**Saved data entries:**
####

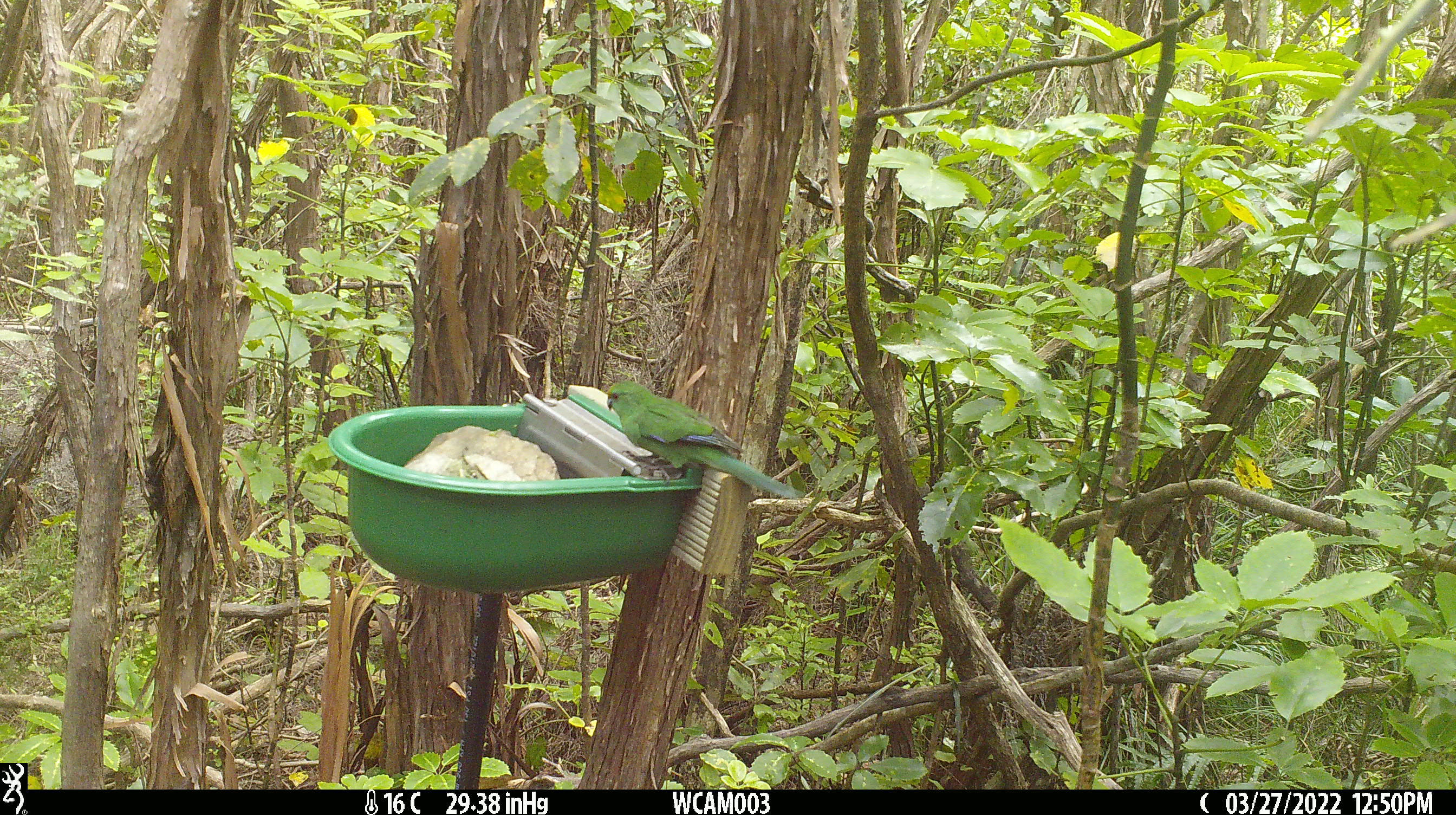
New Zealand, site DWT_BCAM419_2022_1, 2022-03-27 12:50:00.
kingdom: Animalia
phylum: Chordata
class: Aves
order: Psittaciformes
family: Psittaculidae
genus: Cyanoramphus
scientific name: Cyanoramphus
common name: parakeet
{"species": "parakeet (Cyanoramphus)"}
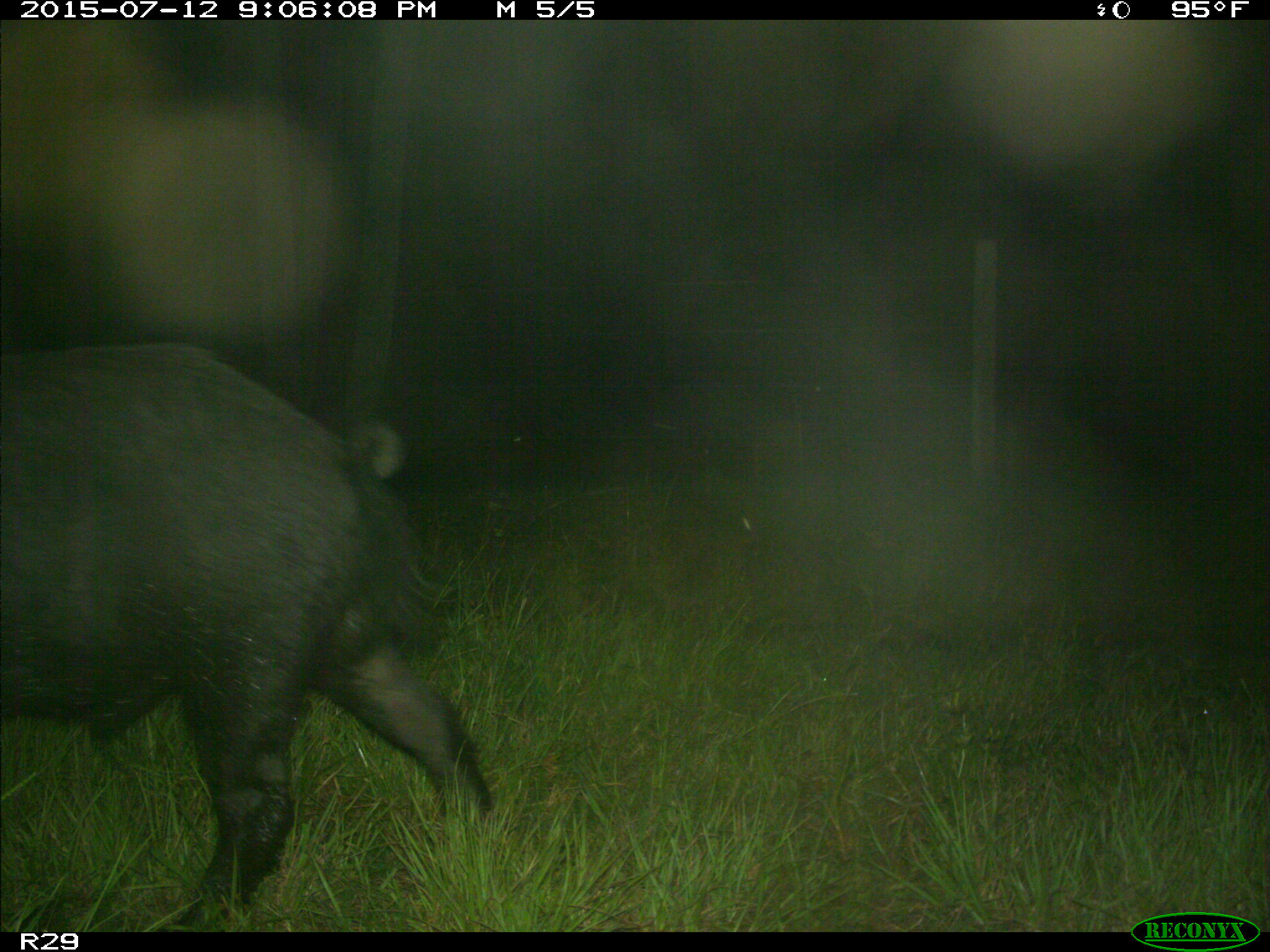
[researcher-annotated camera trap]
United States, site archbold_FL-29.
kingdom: Animalia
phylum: Chordata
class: Mammalia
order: Artiodactyla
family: Suidae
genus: Sus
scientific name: Sus scrofa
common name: wild boar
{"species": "Sus scrofa (wild boar)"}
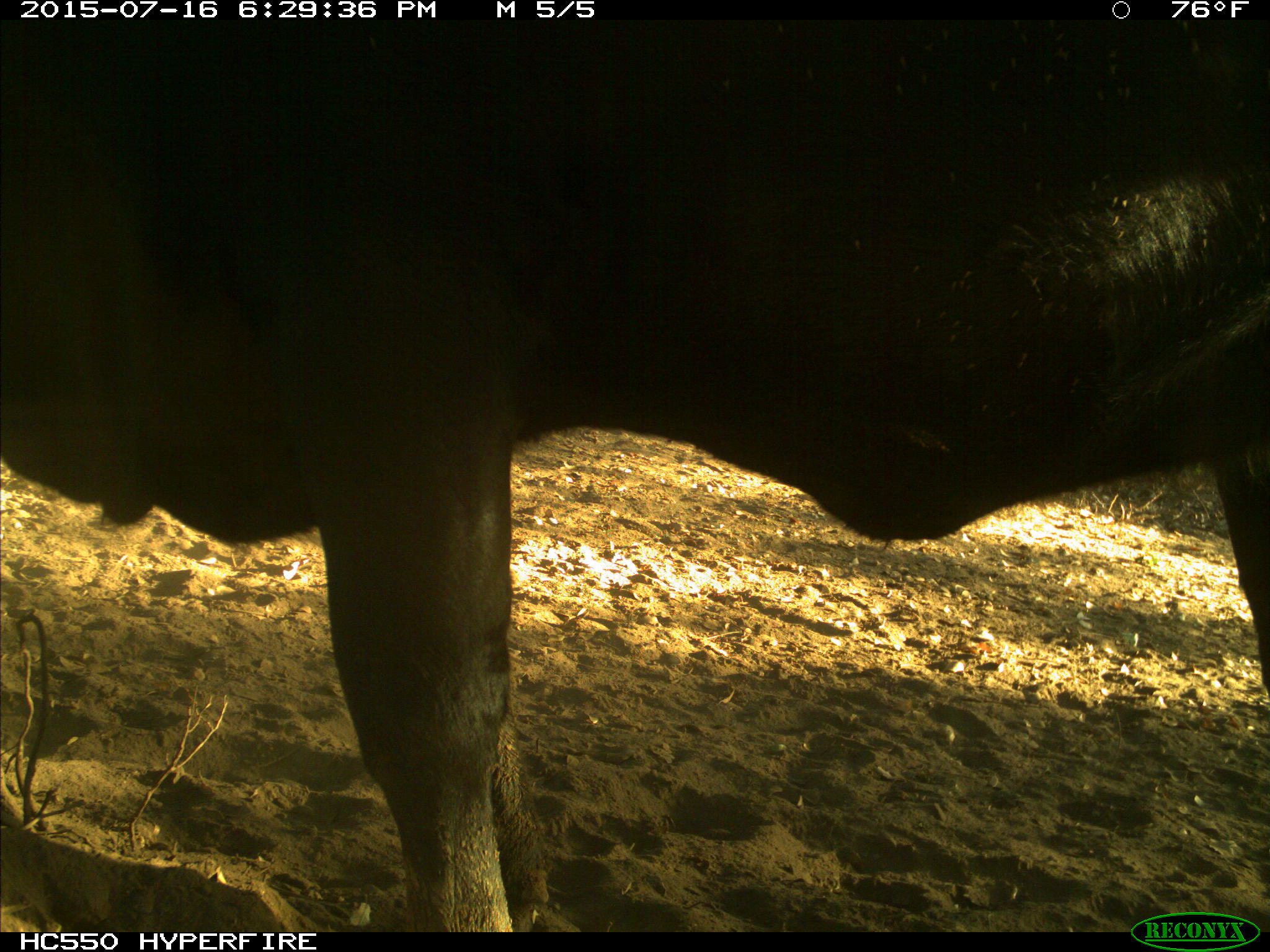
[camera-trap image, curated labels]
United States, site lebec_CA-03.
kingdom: Animalia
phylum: Chordata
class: Mammalia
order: Artiodactyla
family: Bovidae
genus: Bos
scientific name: Bos taurus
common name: domestic cow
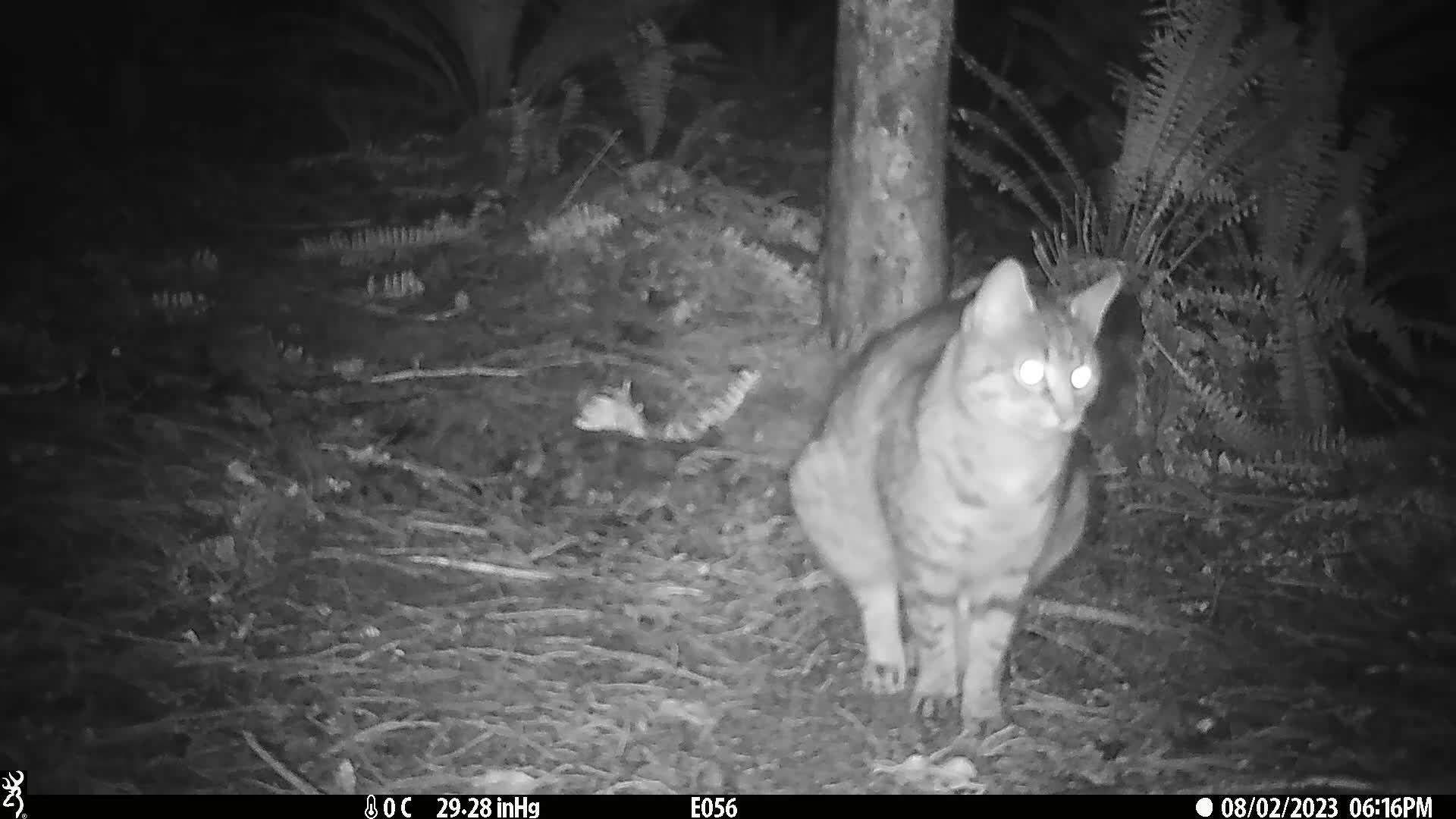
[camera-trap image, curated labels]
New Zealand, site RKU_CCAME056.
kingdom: Animalia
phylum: Chordata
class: Mammalia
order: Carnivora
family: Felidae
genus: Felis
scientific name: Felis catus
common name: domestic cat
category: cat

####

**About this exercise:** The answer should consist of every line above, exact and free of images.

**Task response:**
New Zealand, site DWT_BCAM419_2022_1, 2022-03-27 12:50:00.
kingdom: Animalia
phylum: Chordata
class: Aves
order: Psittaciformes
family: Psittaculidae
genus: Cyanoramphus
scientific name: Cyanoramphus
common name: parakeet
{"species": "parakeet (Cyanoramphus)"}
[researcher-annotated camera trap]
United States, site archbold_FL-29.
kingdom: Animalia
phylum: Chordata
class: Mammalia
order: Artiodactyla
family: Suidae
genus: Sus
scientific name: Sus scrofa
common name: wild boar
{"species": "Sus scrofa (wild boar)"}
[camera-trap image, curated labels]
United States, site lebec_CA-03.
kingdom: Animalia
phylum: Chordata
class: Mammalia
order: Artiodactyla
family: Bovidae
genus: Bos
scientific name: Bos taurus
common name: domestic cow
[camera-trap image, curated labels]
New Zealand, site RKU_CCAME056.
kingdom: Animalia
phylum: Chordata
class: Mammalia
order: Carnivora
family: Felidae
genus: Felis
scientific name: Felis catus
common name: domestic cat
category: cat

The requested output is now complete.